Mit International Flavors & Fragrances Inc. (IFF) arbeitet Evolva zudem zusammen, um aus Hefen den Geschmacksstoff Vanillin zu gewinnen. In bisherigen Verfahren wird die Substanz aus einer Orchidee sehr aufwendig und – für industrielle Verhältnisse – kostspielig gewonnen. Ein interessanter Inhaltsstoff für Cremes oder Shampoos – das Grapefruit-Aroma Nootkaton – lässt sich ebenfalls mithilfe von Mikroorganismen produzieren. Den Stoff wie bisher aus Zitrusfrüchten zu extrahieren, wäre dann nicht mehr nötig. Neben Evolva haben mittlerweile auch weitere Biotechnologie-Unternehmen Mikroorganismen zu Aromafabriken umfunktioniert.

Gesundes aus dem Bioreaktor

Zudem stellt Evolva auch den normalerweise in der Schale von roten Weintrauben und im japanischen Staudenknöterich vorkommenden Pflanzeninhaltsstoff Resveratrol her. Diesem Polyphenol wird eine Schutzwirkung gegen Krebszellen und Herz-Kreislauf-Erkrankungen nachgesagt. Auch hierzu programmierten Biochemiker den Stoffwechsel von Hefen so, dass die einzelligen Pilze das Polyphenol erzeugen können. Im Zuge des Bioprozesses entsteht ein weißes, geruchs- und geschmackloses Pulver, das sich als Inhaltsstoff für Lebensmittel eignet.
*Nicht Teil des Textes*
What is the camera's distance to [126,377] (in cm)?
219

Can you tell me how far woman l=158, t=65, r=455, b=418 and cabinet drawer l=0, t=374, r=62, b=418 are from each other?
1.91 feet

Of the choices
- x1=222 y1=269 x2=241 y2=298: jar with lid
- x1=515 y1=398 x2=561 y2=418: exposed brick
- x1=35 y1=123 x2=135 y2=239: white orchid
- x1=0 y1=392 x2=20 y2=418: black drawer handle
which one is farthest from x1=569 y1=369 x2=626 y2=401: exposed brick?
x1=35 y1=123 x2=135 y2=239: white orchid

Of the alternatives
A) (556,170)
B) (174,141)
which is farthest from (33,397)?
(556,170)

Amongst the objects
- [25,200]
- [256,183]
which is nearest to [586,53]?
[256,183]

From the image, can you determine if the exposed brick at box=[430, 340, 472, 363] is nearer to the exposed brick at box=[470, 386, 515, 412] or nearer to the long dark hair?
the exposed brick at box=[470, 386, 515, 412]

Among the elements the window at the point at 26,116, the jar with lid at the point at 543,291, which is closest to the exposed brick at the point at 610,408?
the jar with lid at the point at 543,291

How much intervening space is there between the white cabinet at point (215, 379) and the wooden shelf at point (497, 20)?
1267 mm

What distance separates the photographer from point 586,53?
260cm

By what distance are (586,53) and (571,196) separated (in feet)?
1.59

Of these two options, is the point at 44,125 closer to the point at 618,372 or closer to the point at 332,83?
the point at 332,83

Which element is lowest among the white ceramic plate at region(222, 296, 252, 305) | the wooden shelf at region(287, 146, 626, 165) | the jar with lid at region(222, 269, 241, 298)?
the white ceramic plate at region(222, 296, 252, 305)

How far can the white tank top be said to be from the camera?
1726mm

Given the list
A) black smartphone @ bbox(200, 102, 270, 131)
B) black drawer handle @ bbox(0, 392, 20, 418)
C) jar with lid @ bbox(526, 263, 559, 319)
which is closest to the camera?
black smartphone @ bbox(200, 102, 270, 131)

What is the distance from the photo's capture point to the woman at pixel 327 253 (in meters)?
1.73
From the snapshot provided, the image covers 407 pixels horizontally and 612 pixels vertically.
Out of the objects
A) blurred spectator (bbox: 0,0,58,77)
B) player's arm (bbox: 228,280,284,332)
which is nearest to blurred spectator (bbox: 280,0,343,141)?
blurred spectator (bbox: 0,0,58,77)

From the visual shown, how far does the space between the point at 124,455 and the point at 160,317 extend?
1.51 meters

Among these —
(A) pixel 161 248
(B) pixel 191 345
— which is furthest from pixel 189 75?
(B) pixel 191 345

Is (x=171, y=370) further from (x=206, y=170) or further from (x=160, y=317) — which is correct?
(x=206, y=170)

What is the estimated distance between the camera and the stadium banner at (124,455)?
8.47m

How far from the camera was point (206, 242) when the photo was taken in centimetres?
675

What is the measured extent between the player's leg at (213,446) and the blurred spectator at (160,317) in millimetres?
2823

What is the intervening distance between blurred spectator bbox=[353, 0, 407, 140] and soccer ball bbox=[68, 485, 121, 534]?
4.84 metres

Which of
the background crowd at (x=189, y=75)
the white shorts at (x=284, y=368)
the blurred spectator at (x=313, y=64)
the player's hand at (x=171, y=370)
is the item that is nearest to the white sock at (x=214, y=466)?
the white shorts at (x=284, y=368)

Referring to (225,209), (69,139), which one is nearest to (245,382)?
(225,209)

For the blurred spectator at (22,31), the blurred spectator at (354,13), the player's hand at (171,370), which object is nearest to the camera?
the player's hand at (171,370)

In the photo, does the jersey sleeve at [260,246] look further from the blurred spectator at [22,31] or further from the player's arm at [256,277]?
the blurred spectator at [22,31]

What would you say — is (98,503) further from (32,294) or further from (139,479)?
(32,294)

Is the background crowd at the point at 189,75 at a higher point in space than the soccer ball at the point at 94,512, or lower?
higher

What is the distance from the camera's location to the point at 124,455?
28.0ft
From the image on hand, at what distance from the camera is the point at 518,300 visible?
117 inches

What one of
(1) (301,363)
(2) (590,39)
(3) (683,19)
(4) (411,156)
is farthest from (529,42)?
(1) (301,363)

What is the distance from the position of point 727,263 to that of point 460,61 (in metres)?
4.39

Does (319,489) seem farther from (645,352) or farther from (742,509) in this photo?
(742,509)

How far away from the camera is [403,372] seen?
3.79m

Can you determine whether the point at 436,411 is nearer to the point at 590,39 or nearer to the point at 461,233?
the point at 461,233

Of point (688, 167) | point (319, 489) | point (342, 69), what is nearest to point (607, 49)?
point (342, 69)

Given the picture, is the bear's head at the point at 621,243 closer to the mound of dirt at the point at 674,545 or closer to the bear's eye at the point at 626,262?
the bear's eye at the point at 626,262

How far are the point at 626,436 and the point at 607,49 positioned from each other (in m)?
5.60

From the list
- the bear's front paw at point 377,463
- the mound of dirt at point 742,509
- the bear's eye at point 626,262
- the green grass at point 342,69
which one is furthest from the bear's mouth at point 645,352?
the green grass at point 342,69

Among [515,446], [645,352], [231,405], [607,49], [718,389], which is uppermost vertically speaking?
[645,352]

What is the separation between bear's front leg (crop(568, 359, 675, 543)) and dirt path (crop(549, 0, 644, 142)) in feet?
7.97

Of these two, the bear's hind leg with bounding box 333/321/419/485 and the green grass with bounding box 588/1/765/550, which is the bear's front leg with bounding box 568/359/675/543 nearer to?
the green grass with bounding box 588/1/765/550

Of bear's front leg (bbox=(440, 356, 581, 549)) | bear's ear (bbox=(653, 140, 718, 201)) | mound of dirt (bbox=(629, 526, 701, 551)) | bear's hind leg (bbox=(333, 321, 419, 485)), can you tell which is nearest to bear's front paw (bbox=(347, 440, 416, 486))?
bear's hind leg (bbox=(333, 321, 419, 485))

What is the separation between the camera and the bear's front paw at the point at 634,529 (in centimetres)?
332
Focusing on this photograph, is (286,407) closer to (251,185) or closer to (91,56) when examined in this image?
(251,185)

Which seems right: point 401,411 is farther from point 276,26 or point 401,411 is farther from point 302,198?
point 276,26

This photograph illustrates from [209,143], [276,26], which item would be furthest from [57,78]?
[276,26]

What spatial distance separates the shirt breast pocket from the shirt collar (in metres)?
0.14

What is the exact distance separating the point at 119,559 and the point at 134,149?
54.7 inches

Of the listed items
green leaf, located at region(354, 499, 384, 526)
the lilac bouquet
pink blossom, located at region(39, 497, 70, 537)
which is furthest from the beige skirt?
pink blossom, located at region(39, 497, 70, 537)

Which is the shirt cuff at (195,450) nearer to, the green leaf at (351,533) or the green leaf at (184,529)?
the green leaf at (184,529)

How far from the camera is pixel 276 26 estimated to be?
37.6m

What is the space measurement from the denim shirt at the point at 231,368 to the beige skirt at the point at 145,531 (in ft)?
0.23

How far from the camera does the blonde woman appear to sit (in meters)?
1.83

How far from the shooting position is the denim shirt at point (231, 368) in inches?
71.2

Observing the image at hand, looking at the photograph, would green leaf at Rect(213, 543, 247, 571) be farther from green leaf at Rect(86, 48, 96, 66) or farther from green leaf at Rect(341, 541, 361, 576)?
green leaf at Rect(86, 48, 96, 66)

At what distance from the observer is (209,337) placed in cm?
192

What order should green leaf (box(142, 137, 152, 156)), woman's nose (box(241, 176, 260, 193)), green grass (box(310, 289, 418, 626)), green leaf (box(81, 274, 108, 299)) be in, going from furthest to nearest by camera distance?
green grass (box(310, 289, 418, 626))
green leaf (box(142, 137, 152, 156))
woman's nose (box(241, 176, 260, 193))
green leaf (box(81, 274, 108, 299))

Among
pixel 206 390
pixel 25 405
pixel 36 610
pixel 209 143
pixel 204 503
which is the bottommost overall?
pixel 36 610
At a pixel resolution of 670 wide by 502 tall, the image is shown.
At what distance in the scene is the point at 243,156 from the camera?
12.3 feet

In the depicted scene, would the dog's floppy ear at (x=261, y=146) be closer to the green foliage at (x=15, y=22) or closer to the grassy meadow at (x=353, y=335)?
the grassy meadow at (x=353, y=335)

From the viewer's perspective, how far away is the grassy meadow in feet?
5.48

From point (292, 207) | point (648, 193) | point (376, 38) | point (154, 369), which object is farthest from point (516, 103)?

Reinigende Tenside aus Algenöl

Die belgische Firma Ecover – deren ökologische Wasch-, Putz- und Reinigungsmittel in Ökoläden weltweit verkauft werden – entschied sich 2014 dafür, künftig in seinen Produkten waschaktive Tenside einzusetzen, die aus dem Öl von Mikroalgen gewonnen werden. Hersteller ist das kalifornische Biotechnologie-Unternehmen Solazyme: Das Öl der Algen soll das Palmöl ersetzen, aus dem die Tenside bishergewonnen werden. Einer der von Solazyme eingesetzten Produktionsorganismen ist Prototheca moriformis. Die Alge wächst nur im Dunkeln und wird im geschlossenen Fermenter kultiviert. Rohrzucker dient ihnen als Nahrungsquelle. Ecover will bewusst auf das Alternativ-Öl setzen, um der Abholzung des Regenwaldes für Palmölplantagen entgegenzutreten. Dank der fermentativen Herstellung, würden weniger natürlichen Ressourcen verbraucht, so das Unternehmen.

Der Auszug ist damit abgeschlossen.